Stated task 1 —
Name every law or statute that the post on copyright history below mentions by name.

Source passage —
Sunday, April 1, 2012

Copyright, History and Disappearing Books

Copyright is a legal device to protect the creator of a work from having that work copied and devalued without his permission. The definition is: The exclusive legal right to (publish, distribute, sell, perform) a literary, musical or artistic property.

There was no need for copyright before the printing press, because the only way to copy anything was by hand, and the process was slow. If you wanted a copy of the Bible, you hired a scribe, who would then work for three years making an (error prone) copy. The cost was high, and the results were in themselves an original work of art.

Early Copyright


The republic of Venice granted the first privilege for a book in 1486. The first copyright privilege in England bears the date 1518, it was for two years. It was 15 years later than that of the first privileges issued in France.

in April 1710 In Great Britain the Statute of Anne marked the world's first copyright statute. It granted publishers of a book legal protection of 14 years with the commencement of the statute. It also granted 21 years of protection for any book already in print.

American publishers regarded the work of foreign (i. e., non-US) authors as unprotected 'common' property. Thus, numerous unauthorized American re-prints appeared until 1891, when the United States finally stopped sanctioning literary piracy. In 1896 the American Congress joined the international copyright union, despite petitions by such noted British novelists as Charles Dickens, far earlier, in 1837.

It was not until complaints by American authors such as Mark Twain, who was fed up with publishers' ignoring American writers in favour of English writers whose books could be re-printed more cheaply because there were no royalty costs. A further point of aggravation for Twain was the Canadian piracy of his work. This resulted in cheap copies of his books flooding across the border within days of their release in the US.

He was hurt badly in 1876, when a Canadian publisher issued Tom Sawyer before the American edition even appeared.

Concerns about Canadian piracy of works by American authors lead to the U. S. Copyright Act in 1886.

The 20th Century - Things Start Going Bad


In 1998, the Walt Disney Company realized Disney's copyright on Mickey Mouse was due to expire in 2003. Rather than allowing Mickey to enter the public domain, Disney campaigned Congress for an extension bill. (I'm sorry but who really cares about mickey any more? I don't see Mickey Mouse comics in the news agent, and I doubt children really have more than a passing interest. It is the 21st century. The Mickey Mouse Revue, an automated musical tribute to Disney songs that opened Walt Disney World in 1971, was sent to Tokyo's Disneyland in 1980 and was warehoused for good in 2009. I think people go to Disneyland/world for more modern attractions, despite THOSE ears)

Disney’s campaign donations - more than $6.3 million in 1997-98, helped Congress passed the Sonny Bono Copyright Term Extension Act. This extended the term of protection by 20 years for works copyrighted after January 1, 1923. Works copyrighted since 1978 got "life plus 70" rather than the existing "life plus 50". Works made by corporations got 95 years. Works copyrighted before 1978 were protected for 95 years.

The Modern Context

Instead of Copyright protecting an author or publisher long enough for him to ensure an income from his work, Copyright law has become a stranglehold on invention, creativity and thinking.

I live in Australia, so America's recently found righteous indignation over copyright law should have little impact. But that is not the case.

America has used the DMCA to shove its intellectual-property laws down the throat of every country it does business with.

Data for this task —

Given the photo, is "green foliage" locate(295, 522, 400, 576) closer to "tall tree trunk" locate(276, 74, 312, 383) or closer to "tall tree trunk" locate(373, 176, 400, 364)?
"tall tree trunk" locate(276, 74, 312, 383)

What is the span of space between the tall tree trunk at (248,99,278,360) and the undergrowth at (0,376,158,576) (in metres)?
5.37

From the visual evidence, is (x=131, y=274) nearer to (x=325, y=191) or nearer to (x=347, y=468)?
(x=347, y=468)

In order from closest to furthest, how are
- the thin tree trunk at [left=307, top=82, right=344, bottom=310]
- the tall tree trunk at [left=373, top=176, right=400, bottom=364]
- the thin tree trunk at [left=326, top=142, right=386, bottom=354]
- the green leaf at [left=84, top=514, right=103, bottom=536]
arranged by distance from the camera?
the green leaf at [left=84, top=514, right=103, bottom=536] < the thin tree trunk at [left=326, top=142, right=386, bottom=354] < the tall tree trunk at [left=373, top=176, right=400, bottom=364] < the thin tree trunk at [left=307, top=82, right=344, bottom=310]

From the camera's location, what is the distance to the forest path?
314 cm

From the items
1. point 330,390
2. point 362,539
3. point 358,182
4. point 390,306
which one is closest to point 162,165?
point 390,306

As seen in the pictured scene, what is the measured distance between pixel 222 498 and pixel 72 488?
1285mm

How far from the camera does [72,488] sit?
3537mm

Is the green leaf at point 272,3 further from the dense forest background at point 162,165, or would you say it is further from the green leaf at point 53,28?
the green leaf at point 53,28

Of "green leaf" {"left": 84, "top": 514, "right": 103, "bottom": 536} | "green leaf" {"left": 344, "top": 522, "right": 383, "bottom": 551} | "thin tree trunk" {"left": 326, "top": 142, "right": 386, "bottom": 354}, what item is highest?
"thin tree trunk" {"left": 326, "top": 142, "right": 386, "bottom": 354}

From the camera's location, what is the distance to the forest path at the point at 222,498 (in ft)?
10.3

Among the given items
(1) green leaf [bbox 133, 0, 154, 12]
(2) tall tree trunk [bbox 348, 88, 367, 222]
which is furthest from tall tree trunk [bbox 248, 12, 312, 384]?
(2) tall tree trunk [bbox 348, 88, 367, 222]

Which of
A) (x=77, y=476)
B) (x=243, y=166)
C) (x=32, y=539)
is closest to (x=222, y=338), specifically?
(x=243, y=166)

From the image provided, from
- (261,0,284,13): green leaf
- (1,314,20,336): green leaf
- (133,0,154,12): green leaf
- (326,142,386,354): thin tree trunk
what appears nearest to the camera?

Stated task 2 —
Arrange the lines of the rows above as a JSON list of strings, one string per line, leaving out blank lines. Cover only the lines from the one containing "From the image provided, from" through the end of the rows, both ends included.

Answer 1 —
- Statute of Anne
- U.S. Copyright Act (1886)
- Sonny Bono Copyright Term Extension Act
- DMCA

Answer 2 —
[
  "From the image provided, from",
  "- (261,0,284,13): green leaf",
  "- (1,314,20,336): green leaf",
  "- (133,0,154,12): green leaf",
  "- (326,142,386,354): thin tree trunk",
  "what appears nearest to the camera?"
]